Through the scope, the world snapped into sharp, clear focus. Dareth's head, slick with sweat. The boy-soldier with the broken tooth. They were maybe forty yards away. Maybe fifty. For a man who used to make consistent hits at eight hundred yards, this would be like shooting fish in a barrel. The flickering torchlight was an annoyance, nothing more. A moving target, sure, but a slow one. He let out half a breath and felt his heartbeat slow, the way it always did. The world outside the scope dissolved. There was only the crosshair, the trigger, and the work.
The world in the scope was a small, steady circle of light and shadow. The frantic noise in Ethan's mind went quiet, replaced by a cold calm that rose from a place he had not visited in years or maybe in a dream just the previous day.
He put the crosshairs on Dareth, then moved on. The captain could watch as he wanted the old man to watch. It was counter to the doctrine. Usually, you took out the head so that the body might die, but he wanted to punish this sick punk first. He wanted him to see the death coming for him and know there would be nothing he could do about it.
His gaze found the others, the boys with their firelit, hungry faces. So damn young. The thought was a punch to the gut he had to force down.
Focus.
There. The one with the broken tooth, the one who had made the suggestion about the women. He was inching closer to them now, a clear and immediate threat.
A switch flipped in his head, the same one that had kept him alive in places where thinking too much was a death sentence. The boy with his sneer and his sick appetite stopped being a person. He became Target One.
He's still just a kid, a voice he thought he had buried long ago whispered.
No, the training answered back, cold and absolute. He's a threat. Neutralize the threat.
Ethan let out half a breath, his body still. He squeezed the trigger, a slow, smooth press. The rifle punched back against his shoulder, a solid, familiar jolt.
The crack of the shot was brutally loud in the barn.
Through the scope, the target's head didn't explode like in the movies. It just came apart. A soft red mist hung in the air for a second, then he was on the ground. A sack of loose limbs.

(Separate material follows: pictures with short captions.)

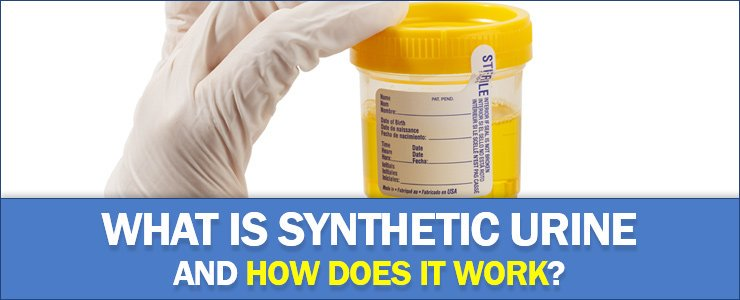 what is synthetic urine - does it work (HEADER)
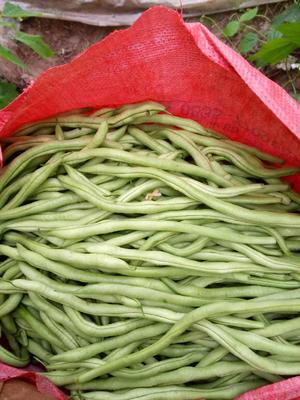 山东聊城扁青芸豆 20cm以上 2cm以上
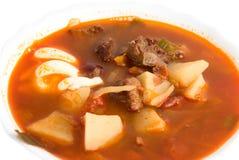 zamknięty zamknięta borscht polewka Fotografia Royalty Free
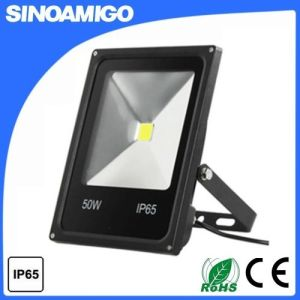 10W 20W 30W 50W 70W 100W COB LED Floodlight with Ce RoHS pictures & photos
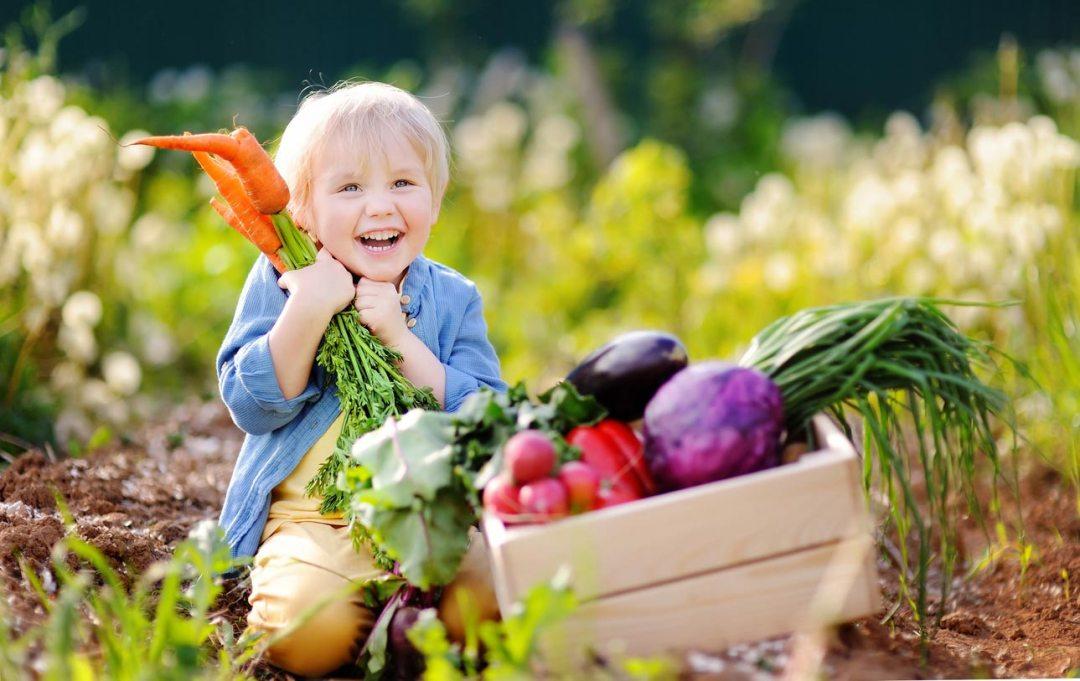 快樂的孩子拿著胡蘿蔔旁邊的蔬菜盒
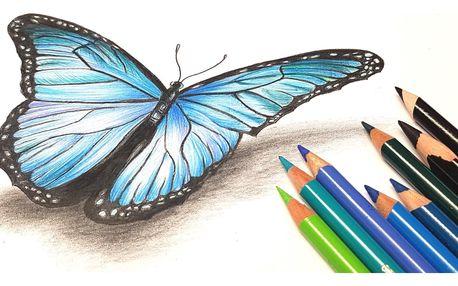 Online kurz Motýl pastelkou moderně a od začátku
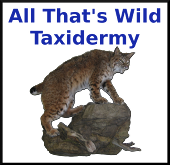 All That's Wild Taxidermy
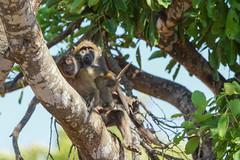 SueafrikaN (Lukas P Schmidt) Tags: monkey nationalpark ape krugerpark affe
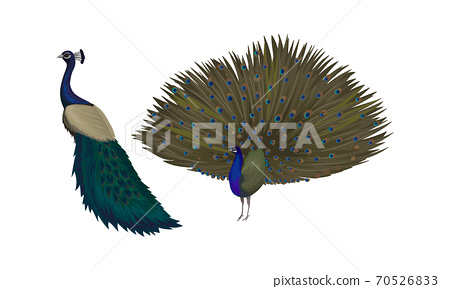 Peafowl or Peacock as Bird Specie with Extravagant Plumage Vector Set 70526833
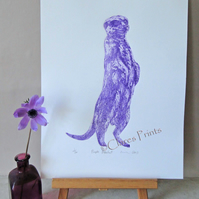 Purple Meerkat Animal Limited Edition Collagraph Print Art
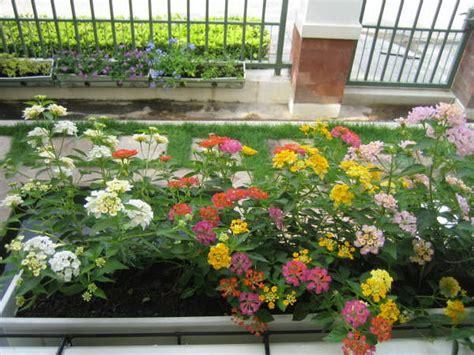 Bloggang.com : สุขา - ดอกไม้กระถางหน้าระเบียง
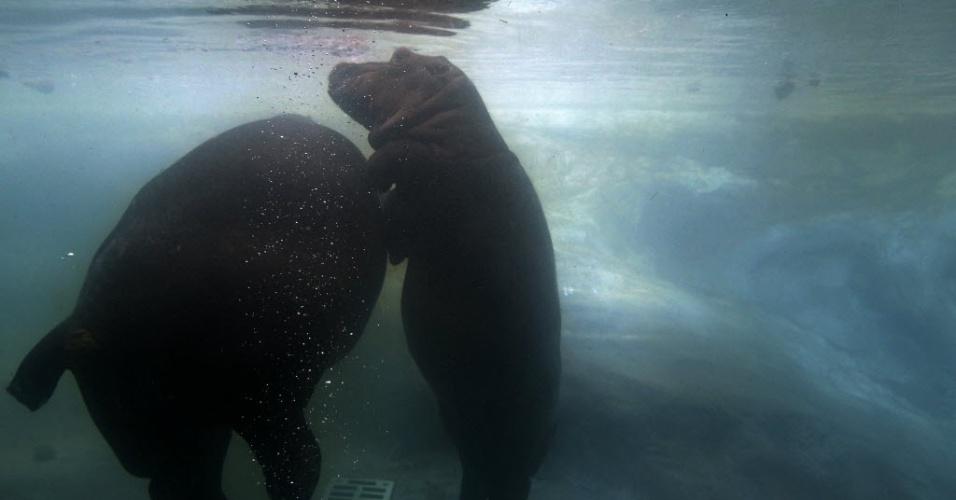 17.abr.2013 - Hipopótamo de dois anos de idade Valecek brinca com a mãe, a hipopótamo Maruska em uma piscina do zoológico de Praga, na República Tcheca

The barn fell into a shocked silence.
Then the feeling hit him, coppery and sharp, a sensation he had not known since his last deployment. The things in the mall had not really caused him grief. They were just things, walking meat. This had been a boy. A piece of shit, yes, but human. For a second, the dusty air of the barn was thick with the memory of Afghan heat, the faces below blurring into others he had spent years trying to forget. A wave of nausea rolled through him. You swore you'd never do this again. That's why you got out! For Sara and for yourself.
His hand moved without his permission, the motion a pure reflex. Thumb up, pull back, push forward, thumb down. The spent casing flicked out into the darkness, a tiny brass echo of the shot. A fresh round clicked home, the sound pulling him back from the edge. Sara had left him, anyway. So, what else was there besides this?
The scope was steady again. One down. Four to go.
Dareth would be last.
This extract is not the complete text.